At bedtime, after reading the chapter, "The Won't-Go-to-Bedders Cure." Stefan said, "What would Mrs. Piggle-Wiggle do for me, since I can't get to sleep at night?" "Well," I said, "First, I have to call all the other parents, and ask them what they do. 'Ring, ring. Hello? Mrs. McGallicutty? Do you have a problem getting Drake, Carlotta or Bruchetta to go close their eyes at night and go to sleep?'
And Mrs. McGallicutty, says, 'Oh no, as soon as the children's heads hit their pillows they fall asleep, sometimes BEFORE their heads even touch the pillow. Why?' 'Well,' I tell her, 'Stefan has such a hard time closing his eyes at night.' Mrs. McGallicutty says, 'Have you spoken with Mrs. Piggle-Wiggle?'
And Mrs. Piggle-Wiggle says, "Have Stefan ride over on his bike to pick up the Can't-Go-to-Sleepers kit." But the kit is so huge you can't ride with it on your bike. In fact, you have to pay a big African man to carry the kit back to the house on his head.
The kit consists of lights that we have GSO install in your room. Lights so bright, so colorful and twinkly that when you lay on your bed, you HAVE to close your eyes AND wear the sleep mask from Air France over your eyes.

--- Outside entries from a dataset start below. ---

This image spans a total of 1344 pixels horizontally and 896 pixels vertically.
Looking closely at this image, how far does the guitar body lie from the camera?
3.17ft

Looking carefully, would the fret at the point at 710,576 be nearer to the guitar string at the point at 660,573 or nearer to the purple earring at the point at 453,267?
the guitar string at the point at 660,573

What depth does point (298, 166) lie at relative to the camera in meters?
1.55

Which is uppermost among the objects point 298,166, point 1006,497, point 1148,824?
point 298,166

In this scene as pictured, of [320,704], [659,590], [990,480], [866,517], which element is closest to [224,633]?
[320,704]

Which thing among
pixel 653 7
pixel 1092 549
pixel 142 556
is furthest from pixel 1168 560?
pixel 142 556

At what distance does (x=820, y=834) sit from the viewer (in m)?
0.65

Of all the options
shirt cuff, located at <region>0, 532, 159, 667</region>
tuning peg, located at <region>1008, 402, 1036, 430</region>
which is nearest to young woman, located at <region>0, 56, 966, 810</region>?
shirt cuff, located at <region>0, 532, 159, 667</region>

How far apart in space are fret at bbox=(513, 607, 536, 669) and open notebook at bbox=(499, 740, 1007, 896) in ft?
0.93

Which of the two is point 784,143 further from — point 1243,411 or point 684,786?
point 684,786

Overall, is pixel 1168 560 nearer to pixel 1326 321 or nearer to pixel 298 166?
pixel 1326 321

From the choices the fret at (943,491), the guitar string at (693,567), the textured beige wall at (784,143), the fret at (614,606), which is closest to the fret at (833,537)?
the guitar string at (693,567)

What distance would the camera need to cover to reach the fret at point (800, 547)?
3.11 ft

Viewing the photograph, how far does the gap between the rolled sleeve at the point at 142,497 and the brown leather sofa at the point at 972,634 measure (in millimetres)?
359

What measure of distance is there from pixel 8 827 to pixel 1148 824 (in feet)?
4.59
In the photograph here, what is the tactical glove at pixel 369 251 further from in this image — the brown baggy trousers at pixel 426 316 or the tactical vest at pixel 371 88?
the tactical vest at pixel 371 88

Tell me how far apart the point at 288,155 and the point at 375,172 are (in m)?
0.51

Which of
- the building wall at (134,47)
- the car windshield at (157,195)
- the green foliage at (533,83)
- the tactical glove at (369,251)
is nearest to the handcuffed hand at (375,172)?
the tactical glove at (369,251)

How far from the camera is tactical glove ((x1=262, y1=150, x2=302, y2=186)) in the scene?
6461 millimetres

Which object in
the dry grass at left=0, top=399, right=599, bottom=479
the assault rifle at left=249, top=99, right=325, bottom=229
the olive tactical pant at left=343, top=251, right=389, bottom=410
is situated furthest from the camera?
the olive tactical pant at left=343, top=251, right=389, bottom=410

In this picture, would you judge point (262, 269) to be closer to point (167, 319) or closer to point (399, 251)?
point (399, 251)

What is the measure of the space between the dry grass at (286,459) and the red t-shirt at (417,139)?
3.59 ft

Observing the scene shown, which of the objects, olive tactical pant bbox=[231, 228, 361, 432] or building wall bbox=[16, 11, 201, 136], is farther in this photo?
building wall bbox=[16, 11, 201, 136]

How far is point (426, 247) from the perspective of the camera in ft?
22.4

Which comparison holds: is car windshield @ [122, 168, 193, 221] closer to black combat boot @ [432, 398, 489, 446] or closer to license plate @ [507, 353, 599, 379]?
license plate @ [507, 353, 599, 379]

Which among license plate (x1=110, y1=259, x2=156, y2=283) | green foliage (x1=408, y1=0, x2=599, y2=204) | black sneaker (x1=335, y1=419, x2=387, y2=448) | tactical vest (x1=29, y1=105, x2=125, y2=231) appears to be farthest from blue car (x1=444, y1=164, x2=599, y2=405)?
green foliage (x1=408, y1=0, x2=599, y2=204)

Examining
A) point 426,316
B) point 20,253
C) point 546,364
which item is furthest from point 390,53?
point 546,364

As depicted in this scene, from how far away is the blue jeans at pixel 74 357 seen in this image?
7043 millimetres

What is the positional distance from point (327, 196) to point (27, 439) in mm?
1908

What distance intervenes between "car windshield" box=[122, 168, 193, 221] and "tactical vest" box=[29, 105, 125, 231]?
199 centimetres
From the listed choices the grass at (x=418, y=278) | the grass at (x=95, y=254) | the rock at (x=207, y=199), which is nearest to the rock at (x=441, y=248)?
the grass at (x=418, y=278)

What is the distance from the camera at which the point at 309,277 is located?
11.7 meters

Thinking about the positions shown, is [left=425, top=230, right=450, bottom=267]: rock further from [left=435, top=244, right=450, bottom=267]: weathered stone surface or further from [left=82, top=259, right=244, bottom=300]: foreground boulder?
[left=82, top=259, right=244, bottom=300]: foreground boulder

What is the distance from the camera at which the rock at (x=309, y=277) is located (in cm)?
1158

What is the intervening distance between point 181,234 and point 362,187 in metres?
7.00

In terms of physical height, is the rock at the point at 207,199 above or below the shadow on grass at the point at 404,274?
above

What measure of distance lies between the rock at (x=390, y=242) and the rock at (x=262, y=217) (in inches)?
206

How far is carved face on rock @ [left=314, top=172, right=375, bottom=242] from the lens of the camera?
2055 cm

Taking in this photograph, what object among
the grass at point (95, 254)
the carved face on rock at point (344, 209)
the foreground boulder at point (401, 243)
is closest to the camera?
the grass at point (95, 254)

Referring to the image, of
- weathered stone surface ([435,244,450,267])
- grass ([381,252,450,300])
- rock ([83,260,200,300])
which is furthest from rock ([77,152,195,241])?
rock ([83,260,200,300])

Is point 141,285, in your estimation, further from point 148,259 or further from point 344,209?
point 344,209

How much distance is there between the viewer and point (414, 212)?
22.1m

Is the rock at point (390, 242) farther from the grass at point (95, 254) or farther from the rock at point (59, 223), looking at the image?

And after three nights, you beg to have the lights removed. You say, "Can't I just count sheep?" And I say, "Maybe, if you are good, you can just have the overhead light, and the hall light and the little bedside lamp."
"The big bright lights are a good idea though." says the Won't-go-to-Sleeper, who has to find just the right stuffed animal to sleep with, and have a glass of ice water and have the mosquito net adjusted before he finally gives up.